EL MONJE Y EL CÁNTARO.
(DE LOS APOTEGMAS DE LOS PADRES DEL DESIERTO)
Había un monje que vivía hacía años en un monasterio: joven exuberante y valioso, había dejado todo para hacerse santo. Antes tenía manos como el marfil, ahora encallecidas como las escamas de los cocodrilos; antes su rostro era liso y sus cabellos brillantes por los ungüentos; su toga adornada con broches de plata: ahora, trasquilado como una oveja, llevaba bajo el hábito un duro cilicio. Había dominado el cuerpo; pero todavía una pasión se resistía con tenacidad; la tentación de airarse y enfadarse.
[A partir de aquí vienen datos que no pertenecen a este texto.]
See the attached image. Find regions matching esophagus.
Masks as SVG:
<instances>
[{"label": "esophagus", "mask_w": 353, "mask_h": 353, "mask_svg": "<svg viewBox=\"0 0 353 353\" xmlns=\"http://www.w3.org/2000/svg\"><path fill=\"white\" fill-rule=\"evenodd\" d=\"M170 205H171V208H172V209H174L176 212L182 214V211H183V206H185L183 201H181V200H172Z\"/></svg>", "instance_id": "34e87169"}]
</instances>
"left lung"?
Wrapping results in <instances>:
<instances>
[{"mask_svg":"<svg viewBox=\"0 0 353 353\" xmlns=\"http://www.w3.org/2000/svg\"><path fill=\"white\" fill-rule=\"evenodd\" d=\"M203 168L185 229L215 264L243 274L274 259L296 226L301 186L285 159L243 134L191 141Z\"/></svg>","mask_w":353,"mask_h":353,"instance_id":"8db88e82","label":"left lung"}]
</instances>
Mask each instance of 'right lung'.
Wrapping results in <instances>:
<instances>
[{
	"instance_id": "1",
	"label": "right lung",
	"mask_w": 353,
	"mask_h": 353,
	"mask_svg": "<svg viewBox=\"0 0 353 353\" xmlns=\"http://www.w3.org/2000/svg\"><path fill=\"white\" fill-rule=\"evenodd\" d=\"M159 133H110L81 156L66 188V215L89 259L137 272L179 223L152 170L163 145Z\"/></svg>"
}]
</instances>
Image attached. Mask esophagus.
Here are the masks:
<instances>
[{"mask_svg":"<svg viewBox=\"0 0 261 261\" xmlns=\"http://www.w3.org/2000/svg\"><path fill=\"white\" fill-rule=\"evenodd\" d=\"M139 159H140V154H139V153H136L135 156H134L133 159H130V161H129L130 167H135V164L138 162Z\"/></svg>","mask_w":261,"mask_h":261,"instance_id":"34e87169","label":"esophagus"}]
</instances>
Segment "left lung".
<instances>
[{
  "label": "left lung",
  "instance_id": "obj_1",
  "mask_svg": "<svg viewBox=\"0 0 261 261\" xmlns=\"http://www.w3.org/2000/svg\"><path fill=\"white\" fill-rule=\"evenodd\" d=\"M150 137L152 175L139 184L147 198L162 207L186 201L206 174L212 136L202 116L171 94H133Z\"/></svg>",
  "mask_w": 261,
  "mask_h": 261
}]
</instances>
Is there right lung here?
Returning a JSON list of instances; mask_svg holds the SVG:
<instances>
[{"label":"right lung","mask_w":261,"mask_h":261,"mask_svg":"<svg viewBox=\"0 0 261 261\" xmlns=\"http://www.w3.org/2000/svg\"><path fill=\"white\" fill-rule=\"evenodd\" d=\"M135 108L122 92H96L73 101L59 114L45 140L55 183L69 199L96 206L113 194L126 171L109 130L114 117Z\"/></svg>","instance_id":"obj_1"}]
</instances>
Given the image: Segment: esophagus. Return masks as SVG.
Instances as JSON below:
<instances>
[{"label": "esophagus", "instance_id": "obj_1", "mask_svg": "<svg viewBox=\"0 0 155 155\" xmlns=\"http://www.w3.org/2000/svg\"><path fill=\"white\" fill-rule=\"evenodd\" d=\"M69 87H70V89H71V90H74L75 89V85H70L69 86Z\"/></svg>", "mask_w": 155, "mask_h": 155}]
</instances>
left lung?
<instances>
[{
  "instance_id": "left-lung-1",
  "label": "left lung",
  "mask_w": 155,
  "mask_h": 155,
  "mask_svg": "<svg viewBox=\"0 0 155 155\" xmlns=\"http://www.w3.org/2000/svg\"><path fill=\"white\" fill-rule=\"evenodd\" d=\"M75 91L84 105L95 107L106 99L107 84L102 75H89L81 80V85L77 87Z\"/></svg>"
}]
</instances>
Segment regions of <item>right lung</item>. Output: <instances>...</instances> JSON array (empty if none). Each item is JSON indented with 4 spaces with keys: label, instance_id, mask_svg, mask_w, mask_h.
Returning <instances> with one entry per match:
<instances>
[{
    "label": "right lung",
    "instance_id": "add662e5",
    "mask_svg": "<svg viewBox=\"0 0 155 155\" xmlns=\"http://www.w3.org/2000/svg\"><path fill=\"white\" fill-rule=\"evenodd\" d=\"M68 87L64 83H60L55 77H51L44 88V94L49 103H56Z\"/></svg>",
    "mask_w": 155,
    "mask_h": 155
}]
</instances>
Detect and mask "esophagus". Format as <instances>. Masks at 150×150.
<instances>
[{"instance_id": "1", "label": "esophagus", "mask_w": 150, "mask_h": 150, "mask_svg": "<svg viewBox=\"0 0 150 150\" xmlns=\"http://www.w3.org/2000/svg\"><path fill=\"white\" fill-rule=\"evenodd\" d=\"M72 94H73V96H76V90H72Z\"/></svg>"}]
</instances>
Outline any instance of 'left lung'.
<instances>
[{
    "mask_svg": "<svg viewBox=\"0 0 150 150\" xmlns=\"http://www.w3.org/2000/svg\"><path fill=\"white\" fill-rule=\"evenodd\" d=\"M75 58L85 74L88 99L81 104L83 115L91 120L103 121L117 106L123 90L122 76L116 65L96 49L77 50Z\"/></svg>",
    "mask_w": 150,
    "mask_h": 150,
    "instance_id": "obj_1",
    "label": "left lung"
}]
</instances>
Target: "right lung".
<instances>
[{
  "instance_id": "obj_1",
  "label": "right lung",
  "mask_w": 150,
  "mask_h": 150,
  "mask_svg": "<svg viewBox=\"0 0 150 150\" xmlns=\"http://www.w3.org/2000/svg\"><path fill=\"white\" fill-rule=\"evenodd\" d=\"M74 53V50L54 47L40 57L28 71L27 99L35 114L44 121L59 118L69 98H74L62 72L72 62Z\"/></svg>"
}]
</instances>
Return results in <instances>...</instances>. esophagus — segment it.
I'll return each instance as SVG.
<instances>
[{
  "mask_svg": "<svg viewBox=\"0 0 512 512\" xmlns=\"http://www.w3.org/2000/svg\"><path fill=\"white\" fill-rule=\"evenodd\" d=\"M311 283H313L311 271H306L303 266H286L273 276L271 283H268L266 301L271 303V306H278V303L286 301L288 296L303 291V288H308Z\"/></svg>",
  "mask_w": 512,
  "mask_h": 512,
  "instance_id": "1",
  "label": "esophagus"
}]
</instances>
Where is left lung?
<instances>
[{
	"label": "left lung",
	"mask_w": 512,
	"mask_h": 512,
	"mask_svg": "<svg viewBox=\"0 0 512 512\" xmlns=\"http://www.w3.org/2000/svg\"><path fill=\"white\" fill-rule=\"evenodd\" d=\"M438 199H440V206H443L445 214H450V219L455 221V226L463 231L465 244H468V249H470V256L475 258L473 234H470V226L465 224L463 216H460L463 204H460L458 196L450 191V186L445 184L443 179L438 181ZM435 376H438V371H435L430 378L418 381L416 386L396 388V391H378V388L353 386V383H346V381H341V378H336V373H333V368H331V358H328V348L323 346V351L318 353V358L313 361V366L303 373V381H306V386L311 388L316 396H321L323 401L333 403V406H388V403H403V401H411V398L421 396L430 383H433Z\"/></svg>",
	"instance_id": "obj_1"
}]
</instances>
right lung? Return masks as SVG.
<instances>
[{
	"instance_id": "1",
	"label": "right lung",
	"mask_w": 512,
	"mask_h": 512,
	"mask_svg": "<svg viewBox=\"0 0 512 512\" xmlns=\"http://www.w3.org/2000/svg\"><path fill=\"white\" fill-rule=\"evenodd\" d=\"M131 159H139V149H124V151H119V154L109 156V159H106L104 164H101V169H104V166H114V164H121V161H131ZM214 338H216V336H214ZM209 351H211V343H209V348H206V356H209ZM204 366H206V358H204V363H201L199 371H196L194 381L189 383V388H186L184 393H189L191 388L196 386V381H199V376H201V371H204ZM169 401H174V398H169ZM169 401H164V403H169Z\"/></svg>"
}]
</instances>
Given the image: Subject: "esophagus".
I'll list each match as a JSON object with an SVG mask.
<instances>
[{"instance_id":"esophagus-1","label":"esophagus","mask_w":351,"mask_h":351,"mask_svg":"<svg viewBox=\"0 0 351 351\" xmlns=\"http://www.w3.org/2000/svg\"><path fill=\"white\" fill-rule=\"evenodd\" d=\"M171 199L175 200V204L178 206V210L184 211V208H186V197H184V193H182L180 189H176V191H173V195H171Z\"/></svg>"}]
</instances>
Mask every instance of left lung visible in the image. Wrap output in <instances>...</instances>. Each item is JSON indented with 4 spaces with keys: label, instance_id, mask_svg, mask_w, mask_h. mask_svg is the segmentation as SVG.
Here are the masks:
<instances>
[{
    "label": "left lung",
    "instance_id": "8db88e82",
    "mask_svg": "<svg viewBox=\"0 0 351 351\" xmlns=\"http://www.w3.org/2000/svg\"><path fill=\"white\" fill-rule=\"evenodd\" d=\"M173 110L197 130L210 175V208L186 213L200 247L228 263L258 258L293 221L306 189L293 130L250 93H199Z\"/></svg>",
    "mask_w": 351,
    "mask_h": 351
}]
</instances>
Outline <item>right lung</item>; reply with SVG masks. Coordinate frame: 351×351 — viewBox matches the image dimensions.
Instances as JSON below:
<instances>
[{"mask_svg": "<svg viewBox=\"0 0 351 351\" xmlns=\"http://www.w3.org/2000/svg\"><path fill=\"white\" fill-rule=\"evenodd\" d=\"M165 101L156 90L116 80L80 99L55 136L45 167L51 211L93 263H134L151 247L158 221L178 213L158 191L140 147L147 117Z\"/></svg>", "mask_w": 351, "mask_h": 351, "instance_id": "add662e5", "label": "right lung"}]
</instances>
Si un hermano en la cosecha dejaba atrás una espiga, en seguida le quitaba de la mano la hoz, con gesto iracundo. Si al vecino de asiento se le escapaba una nota falsa en el coro le largaba un codazo. Un día se presentó al Abad:
-Padre –le dijo-, veo con claridad que no estoy hecho para vivir con los hermanos: encuentro en ellos continuas ocasiones de pecado. Yo me imaginaba que los monjes fueran todos perfectos, pero en cambio me he desengañado. Me retiraré al desierto, al otro lado del río. No tendré ocasión de airarme.
Y desoyendo los consejos del Abad, tomó consigo un cántaro para coger agua del río y se fue. Tendido sobre la tibia arena durmió profundamente. Después cantó sus doce salmos sin ninguna nota desentonada, y rezó con fervor. ¡Qué tranquilo y feliz estaba en aquella soledad, en aquel silencio!
Era necesario ir al río para coger el agua. Fue y regresó, rezando, casi en éxtasis. Pero –qué es, que no es- el cántaro se cayó y toda el agua se derramó por la arena. “¡Paciencia!”, dijo el monje, y rehízo todo el camino, tranquilo como el aceite.
Posó en tierra el cántaro, y aquél de nuevo se le fue de la mano. Allí quedó un poco de humedad, pero dentro ni siquiera una gota.
-¡Maldición! El diablo me quiere tentar. ¡Vamos, paciencia!
Jadeante, emprende el camino, coge el agua y regresa. Y el cántaro rueda por tierra por tercera vez.
-¡Maldito seas!¡Vete al diablo!
Da una patada furiosa y el cántaro se rompe en cien pedazos. Dispara patadas a los pedazos y levanta una pequeña nube de arena. Cuando se le pasa el enfado, el joven reflexiona y regresa al monasterio.
-¡Padre mío!- dice al Abad-, he roto el cántaro con la furia de las patadas: he aquí los pedazos. La causa de mis cóleras no es la compañía de los otros monjes: ¡el defecto está aquí adentro!